▶ _Exercise tasks_:
1 > List the words the speech on the Paid Parental Leave scheme uses to describe the government's scheme at the start of its last paragraph.
2 > Extend the speech on the Paid Parental Leave scheme by writing what comes after its final sentence.

▶ _Extract to read_:
- Opening Delimiter -

Parents who are not employed at the time of the birth of their child but have satisfied the work test will be eligible under the Paid Parental Leave scheme. Many casual workers have irregular work patterns and are in fact unlikely to be in work immediately before the birth of their child for fairly obvious reasons. Under our scheme an eligible mother who is in a contract position but whose contract finishes before her baby is born will still receive the parental leave pay providing she meets that work test that I outlined earlier. Eligible parents not employed at the time of the birth of their child will be paid directly by the Family Assistance Office.

Parental leave pay can also be available to parents who work in their own business or a family business such as a farm. This will have a very positive impact on the many women who have worked in small business, such as myself, and on many of the small businesses that are staffed and manned and managed by women on the Central Coast. Parents can determine the period in which they wish to receive their parental leave pay. The start date cannot be before the child’s birth, and parental leave pay must be in one continuous 18-week period. The 18 weeks, though, can be shared between both parents.

The government’s Paid Parental Leave scheme is fair, balanced and economically responsible. It helps employers retain valuable staff, reducing the time lost to recruiting and retraining, and it imposes no new taxes on business, being entirely government funded. This scheme recognises that taking time off to have a baby is a normal part of life and a normal part of working life as well. This bill and its complementary legislation will encourage businesses to progress the family-friendly provisions that many are already embracing. The government will review the scheme two years after its inception and will continue to evaluate adjacent issues as paid paternity leave and superannuation contributions for the period of paid parental leave.

- Closing Delimiter -

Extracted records

- Opening Delimiter -

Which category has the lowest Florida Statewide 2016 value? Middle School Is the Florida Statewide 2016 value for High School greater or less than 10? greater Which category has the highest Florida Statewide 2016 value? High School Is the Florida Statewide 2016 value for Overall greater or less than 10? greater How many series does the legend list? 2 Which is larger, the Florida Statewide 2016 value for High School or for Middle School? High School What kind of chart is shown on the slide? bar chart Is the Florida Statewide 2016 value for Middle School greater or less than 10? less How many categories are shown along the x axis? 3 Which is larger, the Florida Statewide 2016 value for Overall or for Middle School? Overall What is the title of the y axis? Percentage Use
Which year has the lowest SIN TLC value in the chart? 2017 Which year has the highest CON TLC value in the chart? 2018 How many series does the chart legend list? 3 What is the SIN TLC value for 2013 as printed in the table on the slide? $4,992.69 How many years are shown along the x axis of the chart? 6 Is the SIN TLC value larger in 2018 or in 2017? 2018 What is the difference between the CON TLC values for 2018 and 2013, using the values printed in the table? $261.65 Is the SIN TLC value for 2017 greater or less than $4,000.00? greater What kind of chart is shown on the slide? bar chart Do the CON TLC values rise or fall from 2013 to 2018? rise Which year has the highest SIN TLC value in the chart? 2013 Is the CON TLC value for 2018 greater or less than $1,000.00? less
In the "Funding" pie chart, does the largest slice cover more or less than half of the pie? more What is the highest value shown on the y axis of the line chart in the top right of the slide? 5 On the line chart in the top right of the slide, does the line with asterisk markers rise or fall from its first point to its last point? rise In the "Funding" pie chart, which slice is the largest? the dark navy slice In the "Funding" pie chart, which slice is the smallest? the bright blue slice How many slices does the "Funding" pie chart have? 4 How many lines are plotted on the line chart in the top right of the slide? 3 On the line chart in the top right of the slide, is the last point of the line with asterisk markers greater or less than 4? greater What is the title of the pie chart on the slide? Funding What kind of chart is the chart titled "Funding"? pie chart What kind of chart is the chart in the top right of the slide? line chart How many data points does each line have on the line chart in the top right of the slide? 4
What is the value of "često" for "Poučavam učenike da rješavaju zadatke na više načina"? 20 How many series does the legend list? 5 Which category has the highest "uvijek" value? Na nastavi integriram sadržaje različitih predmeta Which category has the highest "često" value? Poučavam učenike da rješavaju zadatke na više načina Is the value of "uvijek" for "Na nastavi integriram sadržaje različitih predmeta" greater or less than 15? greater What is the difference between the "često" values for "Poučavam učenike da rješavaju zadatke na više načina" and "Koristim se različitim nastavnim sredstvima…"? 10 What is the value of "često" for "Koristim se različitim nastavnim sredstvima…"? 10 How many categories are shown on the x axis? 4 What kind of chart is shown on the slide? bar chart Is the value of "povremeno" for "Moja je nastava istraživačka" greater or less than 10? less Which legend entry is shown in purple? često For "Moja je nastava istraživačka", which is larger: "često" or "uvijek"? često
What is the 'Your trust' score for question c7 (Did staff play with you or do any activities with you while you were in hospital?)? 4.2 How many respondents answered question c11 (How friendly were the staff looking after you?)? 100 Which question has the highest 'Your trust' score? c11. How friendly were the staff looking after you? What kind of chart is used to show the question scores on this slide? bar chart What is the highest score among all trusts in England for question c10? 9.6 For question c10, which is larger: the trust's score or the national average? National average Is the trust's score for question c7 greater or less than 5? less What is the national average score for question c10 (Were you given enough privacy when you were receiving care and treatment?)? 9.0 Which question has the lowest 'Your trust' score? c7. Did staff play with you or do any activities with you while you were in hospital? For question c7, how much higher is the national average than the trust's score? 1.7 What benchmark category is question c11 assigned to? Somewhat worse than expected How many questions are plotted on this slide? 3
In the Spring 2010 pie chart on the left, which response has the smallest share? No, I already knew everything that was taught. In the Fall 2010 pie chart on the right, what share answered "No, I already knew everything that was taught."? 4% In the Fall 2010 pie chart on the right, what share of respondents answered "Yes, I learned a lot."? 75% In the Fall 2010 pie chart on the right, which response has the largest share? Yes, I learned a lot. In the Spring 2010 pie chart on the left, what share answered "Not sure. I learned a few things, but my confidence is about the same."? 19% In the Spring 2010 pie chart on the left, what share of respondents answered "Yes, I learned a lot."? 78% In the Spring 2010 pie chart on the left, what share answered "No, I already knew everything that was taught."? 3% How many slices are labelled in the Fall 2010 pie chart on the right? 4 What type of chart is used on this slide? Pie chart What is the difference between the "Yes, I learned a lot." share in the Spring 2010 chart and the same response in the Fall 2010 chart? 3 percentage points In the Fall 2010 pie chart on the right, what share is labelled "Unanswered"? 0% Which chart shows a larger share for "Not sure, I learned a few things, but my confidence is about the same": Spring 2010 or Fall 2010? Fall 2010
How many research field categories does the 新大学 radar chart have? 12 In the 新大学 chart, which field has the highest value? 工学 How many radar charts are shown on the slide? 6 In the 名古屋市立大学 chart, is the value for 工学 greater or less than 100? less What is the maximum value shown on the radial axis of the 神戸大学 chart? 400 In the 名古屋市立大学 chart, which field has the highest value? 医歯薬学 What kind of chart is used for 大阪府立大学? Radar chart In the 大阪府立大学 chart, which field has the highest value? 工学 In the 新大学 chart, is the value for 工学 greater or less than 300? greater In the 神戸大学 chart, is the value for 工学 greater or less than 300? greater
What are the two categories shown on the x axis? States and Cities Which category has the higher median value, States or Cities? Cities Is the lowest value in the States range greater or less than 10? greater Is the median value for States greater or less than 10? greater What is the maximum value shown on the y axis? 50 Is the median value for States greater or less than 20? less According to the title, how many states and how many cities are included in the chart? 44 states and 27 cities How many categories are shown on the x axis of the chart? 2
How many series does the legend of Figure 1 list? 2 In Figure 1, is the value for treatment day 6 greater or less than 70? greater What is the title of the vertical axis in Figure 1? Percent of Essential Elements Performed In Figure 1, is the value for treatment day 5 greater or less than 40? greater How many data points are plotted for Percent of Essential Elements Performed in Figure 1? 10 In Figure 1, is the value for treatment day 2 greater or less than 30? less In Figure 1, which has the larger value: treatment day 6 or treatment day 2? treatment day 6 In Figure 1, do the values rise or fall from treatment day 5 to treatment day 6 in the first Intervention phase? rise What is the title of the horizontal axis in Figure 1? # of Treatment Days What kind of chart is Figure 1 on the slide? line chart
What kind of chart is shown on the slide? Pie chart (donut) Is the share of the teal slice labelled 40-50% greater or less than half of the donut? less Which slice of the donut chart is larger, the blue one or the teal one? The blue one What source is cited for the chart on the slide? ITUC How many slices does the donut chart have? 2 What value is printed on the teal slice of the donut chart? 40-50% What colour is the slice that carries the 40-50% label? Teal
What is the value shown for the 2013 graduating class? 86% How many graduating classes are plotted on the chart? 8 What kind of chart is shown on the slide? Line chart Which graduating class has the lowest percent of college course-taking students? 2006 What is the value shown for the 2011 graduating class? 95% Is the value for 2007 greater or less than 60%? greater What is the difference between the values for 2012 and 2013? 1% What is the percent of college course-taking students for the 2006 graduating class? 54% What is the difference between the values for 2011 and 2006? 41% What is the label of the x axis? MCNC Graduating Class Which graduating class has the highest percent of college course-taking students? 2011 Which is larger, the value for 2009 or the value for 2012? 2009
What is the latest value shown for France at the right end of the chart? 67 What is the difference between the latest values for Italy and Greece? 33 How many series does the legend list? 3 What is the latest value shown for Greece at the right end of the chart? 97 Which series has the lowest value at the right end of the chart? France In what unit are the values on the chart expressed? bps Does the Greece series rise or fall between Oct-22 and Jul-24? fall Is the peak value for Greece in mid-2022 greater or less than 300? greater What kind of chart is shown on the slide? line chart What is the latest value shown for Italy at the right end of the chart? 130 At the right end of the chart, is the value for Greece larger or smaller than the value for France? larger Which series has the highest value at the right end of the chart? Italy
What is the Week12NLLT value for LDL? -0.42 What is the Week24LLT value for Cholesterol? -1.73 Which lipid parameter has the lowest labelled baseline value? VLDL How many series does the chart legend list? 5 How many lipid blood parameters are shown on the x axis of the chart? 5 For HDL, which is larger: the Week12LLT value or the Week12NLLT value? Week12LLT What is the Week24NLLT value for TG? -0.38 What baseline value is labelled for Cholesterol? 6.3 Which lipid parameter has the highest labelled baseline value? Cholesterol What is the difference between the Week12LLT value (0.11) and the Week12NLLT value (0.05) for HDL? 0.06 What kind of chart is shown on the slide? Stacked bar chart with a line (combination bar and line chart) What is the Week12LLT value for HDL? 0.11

- Closing Delimiter -

▶ _Answers provided_:
1 >
- fair
- balanced
- economically responsible

2 >
I would like to relate the experience of one family in my electorate who are eagerly awaiting the passage of this bill into law. Lindsay and Gerrard live in Davistown in my electorate of Robertson on the New South Wales Central Coast. The mother, Lindsay, works in a cafe, and the father, Gerrard, is a police officer. They have a two-year-old boy and are hoping for another child in the near future. For this Central Coast family the government’s Paid Parental Leave scheme is a promise of support and security in a financially stressful and physically exhausting period.

During the birth of their first child, Lindsay was required to have an emergency caesarean. It was an unforeseen event, as it often is, and it delayed Lindsay’s recovery considerably. The result was a much longer recovery time for her, and her husband took several weeks off work on carers leave to support his wife and the new baby. With no additional financial support and constraints on the period of time available to Gerrard to remain on paid carers leave, the stress on the family was considerable. This is just one of the unplanned-for contingencies that can occur with the arrival of a new baby. In these instances, the support of paid parental leave can help a great deal. Particularly in circumstances where the father is taking time off work to support the mother and cannot work extra shifts and is only being paid basic wages, it can have a very serious financial impact on the family.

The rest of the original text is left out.